* Problem requirements *
Extract verbatim the lines of the records that begin at the line containing "Across the options" and continue through the end of the records, including both of those boundary lines.

* Rows *
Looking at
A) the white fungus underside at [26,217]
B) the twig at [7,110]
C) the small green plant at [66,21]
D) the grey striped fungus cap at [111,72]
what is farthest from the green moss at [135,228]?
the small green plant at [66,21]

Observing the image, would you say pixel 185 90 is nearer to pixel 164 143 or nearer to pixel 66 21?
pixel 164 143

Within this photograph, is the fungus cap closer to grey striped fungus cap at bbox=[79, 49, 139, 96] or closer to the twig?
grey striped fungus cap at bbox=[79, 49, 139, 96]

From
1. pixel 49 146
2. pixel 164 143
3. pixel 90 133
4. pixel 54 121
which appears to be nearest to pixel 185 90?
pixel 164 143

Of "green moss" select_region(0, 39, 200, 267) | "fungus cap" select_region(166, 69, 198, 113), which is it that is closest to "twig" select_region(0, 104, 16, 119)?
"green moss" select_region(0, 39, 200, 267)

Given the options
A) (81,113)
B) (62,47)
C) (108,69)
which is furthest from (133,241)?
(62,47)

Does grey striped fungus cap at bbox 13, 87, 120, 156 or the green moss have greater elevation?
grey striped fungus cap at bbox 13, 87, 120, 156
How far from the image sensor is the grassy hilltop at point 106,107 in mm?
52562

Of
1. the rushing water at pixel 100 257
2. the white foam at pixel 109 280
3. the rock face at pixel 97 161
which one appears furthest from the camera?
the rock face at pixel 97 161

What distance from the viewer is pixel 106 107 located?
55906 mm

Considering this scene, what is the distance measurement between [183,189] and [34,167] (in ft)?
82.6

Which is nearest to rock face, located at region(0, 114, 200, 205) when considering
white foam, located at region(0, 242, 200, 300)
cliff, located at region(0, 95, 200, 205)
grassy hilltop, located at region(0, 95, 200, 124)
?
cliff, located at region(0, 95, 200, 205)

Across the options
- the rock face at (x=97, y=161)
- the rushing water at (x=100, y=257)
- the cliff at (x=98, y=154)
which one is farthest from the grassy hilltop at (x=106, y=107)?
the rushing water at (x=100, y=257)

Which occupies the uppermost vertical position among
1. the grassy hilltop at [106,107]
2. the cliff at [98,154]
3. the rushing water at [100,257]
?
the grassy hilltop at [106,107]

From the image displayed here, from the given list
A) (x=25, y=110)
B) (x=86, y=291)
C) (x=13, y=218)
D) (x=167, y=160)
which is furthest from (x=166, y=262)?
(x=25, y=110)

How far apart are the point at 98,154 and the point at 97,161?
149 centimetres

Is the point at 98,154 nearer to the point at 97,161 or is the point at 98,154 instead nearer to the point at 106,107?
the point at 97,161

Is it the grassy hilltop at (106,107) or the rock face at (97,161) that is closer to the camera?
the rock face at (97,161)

* Result for this task *
Across the options
- the rock face at (x=97, y=161)
- the rushing water at (x=100, y=257)
- the cliff at (x=98, y=154)
which one is farthest from the grassy hilltop at (x=106, y=107)?
the rushing water at (x=100, y=257)

Which occupies the uppermost vertical position among
1. the grassy hilltop at [106,107]
2. the cliff at [98,154]
3. the rushing water at [100,257]
?
the grassy hilltop at [106,107]

From the image displayed here, from the given list
A) (x=25, y=110)
B) (x=86, y=291)
C) (x=13, y=218)
D) (x=167, y=160)
which is furthest from (x=166, y=262)?
(x=25, y=110)

How far apart are the point at 98,154 and the point at 97,161?
149 centimetres

Is the point at 98,154 nearer to the point at 97,161 or is the point at 98,154 instead nearer to the point at 106,107?
the point at 97,161

Is it the grassy hilltop at (106,107) or the rock face at (97,161) that is closer to the camera?
the rock face at (97,161)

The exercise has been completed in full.